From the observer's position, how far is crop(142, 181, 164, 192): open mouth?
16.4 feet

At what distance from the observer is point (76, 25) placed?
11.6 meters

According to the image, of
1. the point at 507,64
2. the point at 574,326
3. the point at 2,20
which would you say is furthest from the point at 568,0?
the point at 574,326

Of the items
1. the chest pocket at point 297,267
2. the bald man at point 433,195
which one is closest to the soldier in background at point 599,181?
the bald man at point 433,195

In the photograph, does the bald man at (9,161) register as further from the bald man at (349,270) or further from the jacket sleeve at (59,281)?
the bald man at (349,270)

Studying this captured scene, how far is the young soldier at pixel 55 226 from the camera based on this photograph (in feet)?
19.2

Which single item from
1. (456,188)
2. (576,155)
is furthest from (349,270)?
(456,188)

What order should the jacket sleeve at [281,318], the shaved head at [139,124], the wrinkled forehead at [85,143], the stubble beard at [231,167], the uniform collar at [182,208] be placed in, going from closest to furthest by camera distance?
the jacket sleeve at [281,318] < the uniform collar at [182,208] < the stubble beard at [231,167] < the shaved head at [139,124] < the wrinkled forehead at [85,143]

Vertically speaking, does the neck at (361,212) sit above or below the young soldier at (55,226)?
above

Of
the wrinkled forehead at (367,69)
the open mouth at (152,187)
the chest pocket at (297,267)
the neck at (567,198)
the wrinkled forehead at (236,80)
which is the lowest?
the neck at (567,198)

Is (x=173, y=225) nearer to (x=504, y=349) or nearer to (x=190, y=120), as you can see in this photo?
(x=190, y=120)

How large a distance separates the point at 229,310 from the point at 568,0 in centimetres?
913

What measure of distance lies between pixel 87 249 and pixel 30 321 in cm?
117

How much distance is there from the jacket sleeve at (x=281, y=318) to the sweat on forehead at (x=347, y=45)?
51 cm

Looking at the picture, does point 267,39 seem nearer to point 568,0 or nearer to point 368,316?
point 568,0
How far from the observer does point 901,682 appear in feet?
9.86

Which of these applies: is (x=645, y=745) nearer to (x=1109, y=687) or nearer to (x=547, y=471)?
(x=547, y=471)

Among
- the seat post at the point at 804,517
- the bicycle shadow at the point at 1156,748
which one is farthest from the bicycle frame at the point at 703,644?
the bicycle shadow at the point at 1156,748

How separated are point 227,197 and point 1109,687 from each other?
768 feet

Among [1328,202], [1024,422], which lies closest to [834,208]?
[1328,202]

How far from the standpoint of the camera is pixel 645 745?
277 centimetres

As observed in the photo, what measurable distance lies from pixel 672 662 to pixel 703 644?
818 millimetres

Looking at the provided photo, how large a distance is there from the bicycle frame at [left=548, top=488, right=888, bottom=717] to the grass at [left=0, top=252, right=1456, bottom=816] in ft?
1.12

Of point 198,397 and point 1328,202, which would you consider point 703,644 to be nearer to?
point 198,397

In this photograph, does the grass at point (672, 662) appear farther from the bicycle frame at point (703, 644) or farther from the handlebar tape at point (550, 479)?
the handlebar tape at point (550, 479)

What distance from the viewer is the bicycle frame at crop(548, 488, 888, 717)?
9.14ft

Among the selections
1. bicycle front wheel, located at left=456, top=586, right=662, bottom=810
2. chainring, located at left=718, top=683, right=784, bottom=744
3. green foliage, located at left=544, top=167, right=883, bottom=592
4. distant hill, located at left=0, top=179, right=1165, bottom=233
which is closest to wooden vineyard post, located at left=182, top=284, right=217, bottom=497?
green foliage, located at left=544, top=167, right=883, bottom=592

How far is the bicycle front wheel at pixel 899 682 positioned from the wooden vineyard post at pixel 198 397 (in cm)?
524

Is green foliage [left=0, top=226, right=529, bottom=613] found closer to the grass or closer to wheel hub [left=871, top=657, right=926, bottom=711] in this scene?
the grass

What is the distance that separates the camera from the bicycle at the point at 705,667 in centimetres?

- WORK INSTRUCTIONS -
Rewrite all the records above with "chest pocket" switched to "shirt pocket" everywhere it occurs, changing nothing else.

- THE OUTPUT -
From the observer's position, how far is crop(142, 181, 164, 192): open mouth?
16.4 feet

At what distance from the observer is point (76, 25) placed?
11.6 meters

According to the image, of
1. the point at 507,64
2. the point at 574,326
3. the point at 2,20
which would you say is furthest from the point at 568,0?
the point at 574,326

Of the items
1. the shirt pocket at point 297,267
2. the bald man at point 433,195
which one is closest to the soldier in background at point 599,181?
the bald man at point 433,195

In the photograph, does the bald man at (9,161) register as further from the bald man at (349,270) or further from the jacket sleeve at (59,281)?
the bald man at (349,270)

Studying this captured scene, how far is the young soldier at pixel 55 226 from the camera based on this photograph (in feet)?
19.2

Which single item from
1. (456,188)
2. (576,155)
is furthest from (349,270)?
(456,188)

What order should the jacket sleeve at [281,318], the shaved head at [139,124], the wrinkled forehead at [85,143], the stubble beard at [231,167], the uniform collar at [182,208] be placed in, going from closest to furthest by camera distance?
the jacket sleeve at [281,318] < the uniform collar at [182,208] < the stubble beard at [231,167] < the shaved head at [139,124] < the wrinkled forehead at [85,143]

Vertically speaking, does the neck at (361,212) sit above or below the young soldier at (55,226)?
above

Of
the wrinkled forehead at (367,69)
the open mouth at (152,187)
the shirt pocket at (297,267)
the neck at (567,198)
the wrinkled forehead at (236,80)
which is the lowest?
the neck at (567,198)

Is (x=173, y=225) nearer to (x=504, y=349) or nearer to (x=190, y=120), as you can see in this photo?
(x=190, y=120)

How large a distance separates the point at 229,310 from the point at 568,0 in centimetres?
913

What measure of distance lies between pixel 87 249 and pixel 30 321 in cm?
117

How much distance is there from the jacket sleeve at (x=281, y=318) to the sweat on forehead at (x=347, y=45)?
51 cm

Looking at the picture, does point 267,39 seem nearer to point 568,0 or nearer to point 368,316?
point 568,0
How far from the observer does point 901,682 appear in feet?
9.86

Which of these applies: is (x=645, y=745) nearer to (x=1109, y=687) or nearer to (x=547, y=471)?
(x=547, y=471)

Among
- the seat post at the point at 804,517
- the bicycle shadow at the point at 1156,748
which one is farthest from the bicycle frame at the point at 703,644?
the bicycle shadow at the point at 1156,748

How separated are point 227,197 and point 1109,687 from each other?
768 feet

Among [1328,202], [1024,422], which lies closest to [834,208]?
[1328,202]

How far from the standpoint of the camera is pixel 645 745?
277 centimetres

As observed in the photo, what measurable distance lies from pixel 672 662 to pixel 703 644?
818 millimetres

Looking at the provided photo, how large a distance is there from the bicycle frame at [left=548, top=488, right=888, bottom=717] to the grass at [left=0, top=252, right=1456, bottom=816] in ft?
1.12

Of point 198,397 and point 1328,202, which would you consider point 703,644 to be nearer to?
point 198,397

In this photograph, does the grass at point (672, 662) appear farther from the bicycle frame at point (703, 644) or farther from the handlebar tape at point (550, 479)?
the handlebar tape at point (550, 479)

What distance from the viewer is the bicycle frame at crop(548, 488, 888, 717)?
9.14ft

Among the selections
1. bicycle front wheel, located at left=456, top=586, right=662, bottom=810
2. chainring, located at left=718, top=683, right=784, bottom=744
3. green foliage, located at left=544, top=167, right=883, bottom=592
4. distant hill, located at left=0, top=179, right=1165, bottom=233
which is closest to wooden vineyard post, located at left=182, top=284, right=217, bottom=497?
green foliage, located at left=544, top=167, right=883, bottom=592

How far is the bicycle front wheel at pixel 899 682 positioned from the wooden vineyard post at pixel 198 397 (in cm)?
524

Is green foliage [left=0, top=226, right=529, bottom=613] found closer to the grass or closer to wheel hub [left=871, top=657, right=926, bottom=711] in this scene?
the grass

What is the distance that separates the camera from the bicycle at the point at 705,667 in centimetres?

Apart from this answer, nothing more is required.